Student Leadership

Bonnie Fan

Traffic21 Women in Transportation Fellow

Bonnie’s interest in urban life, transit, and technology began brewing during her time as an Economics major at the University of Chicago.  She saw the developmental and infrastructure challenges of the  South  Side’s  lower  income and non- white neighborhoods, and also began taking an interest in the entrepreneurship world, particularly with regards to Chicago’s unique bootstrap community and openness to new social solutions. After getting her degree, Bonnie joined the Chicago Transit Authority’s Performance Management team. During this time, she worked with new data systems for service optimization and manpower management and created a new data team as a data scientist.  She would like to continue to investigate new methods of mobility, including through computer vision and other machine learning applications to transportation systems data, the challenges and realms of autonomous vehicles, or the worlds opened up through clever uses of sensors.  Bonnie sees the Carnegie Mellon University’s Heinz College Data Analytics Track giving her an opportunity to solidify a foundation in both policy and data with application to new mobility technology and its solutions and impact on transportation.    

Carlee Benhart

Women in Transportation fellow

Carlee developed an interest in smart transportation, urban infrastructure, and transportation equity during her time studying Regional Planning at Indiana University of Pennsylvania. While pursuing her degree, she undertook internships with the Indiana County (PA) Office of Planning and Development where she worked as the Indiana County WalkWorks community liaison to address the challenges of introducing alternative transportation infrastructure, and with Quaker Valley Council of Governments in Allegheny County, where she served as manager of an pilot online geographic information systems implementation for the rollout of a new municipal property and structure condition assessment. After graduating, Carlee maintained her professional relationship with the Quaker Valley Council of Governments to work on the Route 65 Corridor Study Multi-Municipal Project as a research intern.
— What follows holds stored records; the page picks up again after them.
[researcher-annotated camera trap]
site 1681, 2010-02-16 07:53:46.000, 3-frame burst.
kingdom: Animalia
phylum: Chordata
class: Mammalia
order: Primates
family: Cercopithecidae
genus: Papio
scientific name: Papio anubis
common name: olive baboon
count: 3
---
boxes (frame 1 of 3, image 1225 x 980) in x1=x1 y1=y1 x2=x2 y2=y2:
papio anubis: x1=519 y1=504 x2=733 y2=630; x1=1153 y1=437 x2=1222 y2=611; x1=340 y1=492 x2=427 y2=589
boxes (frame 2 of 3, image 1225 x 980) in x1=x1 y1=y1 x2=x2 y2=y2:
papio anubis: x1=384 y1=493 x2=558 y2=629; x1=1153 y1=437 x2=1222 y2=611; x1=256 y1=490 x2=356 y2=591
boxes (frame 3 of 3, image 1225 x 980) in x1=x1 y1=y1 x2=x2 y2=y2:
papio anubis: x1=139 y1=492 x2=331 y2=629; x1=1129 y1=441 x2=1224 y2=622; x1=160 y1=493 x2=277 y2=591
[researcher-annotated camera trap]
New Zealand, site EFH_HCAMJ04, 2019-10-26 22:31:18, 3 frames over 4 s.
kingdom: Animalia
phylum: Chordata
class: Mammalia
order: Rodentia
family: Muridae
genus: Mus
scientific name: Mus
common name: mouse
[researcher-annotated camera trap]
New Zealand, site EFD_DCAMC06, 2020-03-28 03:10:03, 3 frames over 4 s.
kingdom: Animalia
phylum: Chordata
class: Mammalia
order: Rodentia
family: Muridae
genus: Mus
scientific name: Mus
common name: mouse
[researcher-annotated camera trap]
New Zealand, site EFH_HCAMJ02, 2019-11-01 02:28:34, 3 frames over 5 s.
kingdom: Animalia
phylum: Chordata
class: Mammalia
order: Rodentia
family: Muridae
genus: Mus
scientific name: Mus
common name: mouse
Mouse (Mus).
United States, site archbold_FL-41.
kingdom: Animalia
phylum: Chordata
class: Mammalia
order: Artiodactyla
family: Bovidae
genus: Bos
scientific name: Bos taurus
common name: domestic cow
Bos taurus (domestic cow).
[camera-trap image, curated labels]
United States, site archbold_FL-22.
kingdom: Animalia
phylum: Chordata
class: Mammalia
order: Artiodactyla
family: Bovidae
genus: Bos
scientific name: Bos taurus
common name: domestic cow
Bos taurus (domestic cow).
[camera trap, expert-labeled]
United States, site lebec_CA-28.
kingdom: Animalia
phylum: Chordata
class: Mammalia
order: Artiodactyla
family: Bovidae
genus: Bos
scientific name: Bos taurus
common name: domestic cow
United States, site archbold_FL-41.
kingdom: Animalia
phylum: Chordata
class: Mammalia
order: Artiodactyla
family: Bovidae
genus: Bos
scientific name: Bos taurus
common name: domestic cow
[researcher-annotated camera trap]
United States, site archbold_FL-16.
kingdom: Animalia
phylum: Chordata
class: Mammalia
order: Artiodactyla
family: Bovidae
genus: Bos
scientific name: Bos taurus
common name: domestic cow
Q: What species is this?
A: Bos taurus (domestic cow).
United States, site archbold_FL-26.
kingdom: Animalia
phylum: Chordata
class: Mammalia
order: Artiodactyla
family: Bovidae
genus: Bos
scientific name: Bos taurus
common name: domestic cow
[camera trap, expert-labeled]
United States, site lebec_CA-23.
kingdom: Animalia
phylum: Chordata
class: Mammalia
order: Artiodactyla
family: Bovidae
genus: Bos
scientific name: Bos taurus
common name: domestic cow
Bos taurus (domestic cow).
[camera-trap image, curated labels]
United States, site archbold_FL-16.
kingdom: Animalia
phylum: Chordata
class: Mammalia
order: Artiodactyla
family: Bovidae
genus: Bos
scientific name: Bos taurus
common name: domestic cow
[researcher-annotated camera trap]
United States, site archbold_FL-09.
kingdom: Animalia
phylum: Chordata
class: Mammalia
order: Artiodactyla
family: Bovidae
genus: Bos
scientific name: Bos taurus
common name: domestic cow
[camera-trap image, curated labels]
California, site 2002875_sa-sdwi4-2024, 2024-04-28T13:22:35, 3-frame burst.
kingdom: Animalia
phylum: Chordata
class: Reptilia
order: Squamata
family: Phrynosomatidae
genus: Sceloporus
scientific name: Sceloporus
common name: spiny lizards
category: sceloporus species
She would like to incorporate a synthesis of technical and social science methods to improve the equity of all types of mobility. Upon completion of graduate school, Carlee hopes to work to improve the accessibility and integration of a spectrum of transportation modes with humans and the built environment. She is excited for the opportunity to hone her knowledge and skills in Carnegie Mellon University’s Heinz College Public Policy and Management program, and to continue her academic career in transportation planning and smart mobility as a Traffic21 Women in Transportation Fellow.


Allanté Whitmore

Mobility21 Diversity Fellow

Allante Whitmore is a Ph.D. Candidate for Civil and Environmental Engineering at CMU. Originally from Detroit, Allante received her Bachelor’s degree in Biological Engineering from North Carolina A&T State University, and her Master’s degree in the same field from the University of Illinois Urbana-Champaign. Before coming to CMU, Allante was a supervisor for the McNair Scholars program in Detroit, where she worked with first generation or underrepresented undergraduate students preparing them for doctoral studies through research. As Mobility21’s first Diversity Fellow, Allante is excited to learn more about connected and automated vehicles, particularly through the lens of public policy. Read more about Allanté’s story.

Rachel Simms

Photo of Rachel Simms

Rachel’s passion for equitable transportation began during her time in the Peace Corps where she was able to witness how infrastructure (or lack thereof) can alter the course of an individual’s life – from education, to health, to employment.  She holds a B.A. from California Polytechnic State University San Luis Obsipo and is pursuing her master’s degree in Public Policy and Management through Carnegie Mellon’s accelerated D.C. track.  She is passionate about responsible urban development and sees equitable transportation as being a crucial component.  She currently works with Novogradac Consulting in Washington D.C., specializing in community development tax credits.  Rachel is excited to research, learn, and discuss with others how public transportation can become innovative, efficient, and accessible to all.